There were several other murmurs in that vein, varying in their vigor and vehemence. I turned back to the remaining high-ranking members of the former Lupus Claw pack. This was my opportunity-this was how the clan would be dissolved. I took another step into the room. "You deserve better leadership than a cowardly beta and a weak-willed alpha," I told them, addressing them like I might address a future investor. I wasn't here to antagonize; I didn't need them to even like me. I only needed them to trust me more than they trusted any alternative option.

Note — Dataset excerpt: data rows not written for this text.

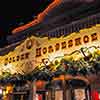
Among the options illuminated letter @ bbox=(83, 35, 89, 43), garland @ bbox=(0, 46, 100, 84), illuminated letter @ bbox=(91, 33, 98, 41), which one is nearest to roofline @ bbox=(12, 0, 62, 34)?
garland @ bbox=(0, 46, 100, 84)

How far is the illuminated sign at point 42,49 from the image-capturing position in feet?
32.7

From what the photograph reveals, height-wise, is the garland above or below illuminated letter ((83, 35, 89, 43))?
below

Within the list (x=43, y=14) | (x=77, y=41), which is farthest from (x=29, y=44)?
(x=77, y=41)

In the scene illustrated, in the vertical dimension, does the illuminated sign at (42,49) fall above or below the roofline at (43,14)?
below

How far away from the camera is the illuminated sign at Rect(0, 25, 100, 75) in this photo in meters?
9.96

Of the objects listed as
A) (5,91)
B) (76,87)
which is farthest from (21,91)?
(76,87)

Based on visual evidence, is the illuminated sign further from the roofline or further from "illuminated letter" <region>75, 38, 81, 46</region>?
the roofline

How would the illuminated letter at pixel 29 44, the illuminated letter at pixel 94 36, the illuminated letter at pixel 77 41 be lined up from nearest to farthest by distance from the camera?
the illuminated letter at pixel 94 36 → the illuminated letter at pixel 77 41 → the illuminated letter at pixel 29 44

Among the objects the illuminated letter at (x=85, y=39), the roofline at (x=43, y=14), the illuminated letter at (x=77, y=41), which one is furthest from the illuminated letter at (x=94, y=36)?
the roofline at (x=43, y=14)

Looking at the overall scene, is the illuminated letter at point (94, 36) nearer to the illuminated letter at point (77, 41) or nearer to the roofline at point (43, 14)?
the illuminated letter at point (77, 41)

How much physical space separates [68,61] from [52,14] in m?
5.59

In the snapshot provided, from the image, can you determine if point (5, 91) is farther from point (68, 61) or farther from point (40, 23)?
point (68, 61)

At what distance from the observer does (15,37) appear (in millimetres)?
17891

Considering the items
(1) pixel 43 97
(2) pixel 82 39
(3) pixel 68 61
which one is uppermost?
(2) pixel 82 39
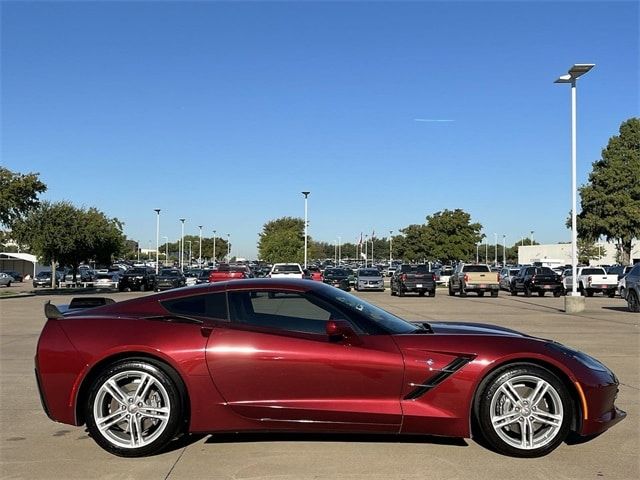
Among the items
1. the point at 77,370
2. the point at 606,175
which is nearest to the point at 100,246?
the point at 606,175

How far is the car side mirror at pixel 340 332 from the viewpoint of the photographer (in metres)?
4.91

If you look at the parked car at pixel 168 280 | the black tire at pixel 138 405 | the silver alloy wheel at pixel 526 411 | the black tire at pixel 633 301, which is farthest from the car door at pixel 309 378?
the parked car at pixel 168 280

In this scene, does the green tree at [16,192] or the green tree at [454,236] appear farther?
the green tree at [454,236]

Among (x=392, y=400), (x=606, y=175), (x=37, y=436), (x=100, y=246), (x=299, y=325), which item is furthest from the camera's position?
(x=606, y=175)

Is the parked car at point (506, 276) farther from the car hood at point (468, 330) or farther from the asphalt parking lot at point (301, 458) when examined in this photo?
the car hood at point (468, 330)

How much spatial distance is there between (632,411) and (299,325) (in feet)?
12.6

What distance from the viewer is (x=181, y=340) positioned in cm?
508

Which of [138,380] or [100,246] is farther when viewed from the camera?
[100,246]

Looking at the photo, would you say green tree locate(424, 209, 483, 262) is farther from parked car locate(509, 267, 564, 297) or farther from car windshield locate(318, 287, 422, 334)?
car windshield locate(318, 287, 422, 334)

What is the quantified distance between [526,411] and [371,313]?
150cm

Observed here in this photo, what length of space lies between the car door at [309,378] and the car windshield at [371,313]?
26cm

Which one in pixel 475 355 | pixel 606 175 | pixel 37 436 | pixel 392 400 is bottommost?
pixel 37 436

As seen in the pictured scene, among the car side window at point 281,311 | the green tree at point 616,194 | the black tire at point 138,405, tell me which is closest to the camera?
the black tire at point 138,405

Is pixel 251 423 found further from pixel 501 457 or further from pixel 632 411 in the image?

"In his single year as alpha, Marnet Claw was running this pack towards financial ruin. He was courting several females, telling each one they were his mate; he didn't even have the good sense to manage his own issues before hosting a Moonmate ceremony - a very extravagant Moonmate ceremony, I might add. Who do you think was paying for that?"
I paused for effect, allowing a few murmurs and dark looks. Shifters glanced back and forth at one another before I continued. "Several of your packmates have already pledged their loyalty to me and the Silverstreak clan. Anyone who does not join in a timely fashion will become a lone wolf."
It was not a fate anyone would enjoy. I didn't have to wait long. Two women stepped forward from the group, introducing themselves as former guardians of pack history.
"Marnet is nothing like his father," the first one sighed sadly, shaking her head. "I was hoping he might mature a bit, but..." She trailed off. There was nothing else to say. After a moment, she leaned over and nudged her friend's elbow.
The older woman sighed and nodded her head. "Yes, I think we've held out long enough."
They exchanged a look; I could sense Bane's growing impatience behind me, but I allowed the women their moment. It could not be easy, especially given they'd been pledged to Noah before pledging to his son. I had nothing against the Lupus Claw wolves themselves I was impressed, too, that the women had enough loyalty to try to wait Marnet out. But the time had come. They were wise enough to see that.
Once their moment was over, they both nodded to me, and then knelt down. I sighed and closed my eyes; only an alpha would understand this moment. Every pack wolf knew what it was to bond, but only their alpha felt the crackle of energy as a subtle power shift occurred. One wolf didn't cause much of a change, but they added up quickly. Two became twelve. Twelve became a few dozen. Once you were into the hundreds, well... If Marnet hadn't been such a coward, he might have found out what that sort of power felt like. I had almost been looking forward to fighting him.
Ah, well.
After the first two, several more stepped forward, until only a quarter remained as holdouts. Among them, I noticed, were the couple who had tried to pull Luna away before Marnet had hurt her. There was a man I recognized as Noah's former financial officer, and, ah, yes. Sophia. I barely contained my grimace, wondering if it had been the right choice to contain her with the others. "I will never bow to you," she snapped.
This time I didn't contain myself, rolling my eyes. "Then you can remain imprisoned." Sophia was one wolf I wouldn't miss.
I turned to the guards. "Take them to a secure location. There are few enough of them that such a large building is no longer necessary."
Then I turned to Bane. "You know what to do."
Sophia was still cursing something behind me, but it didn't matter. It was only a matter of time. She would see that I was merciful and patient, or she wouldn't.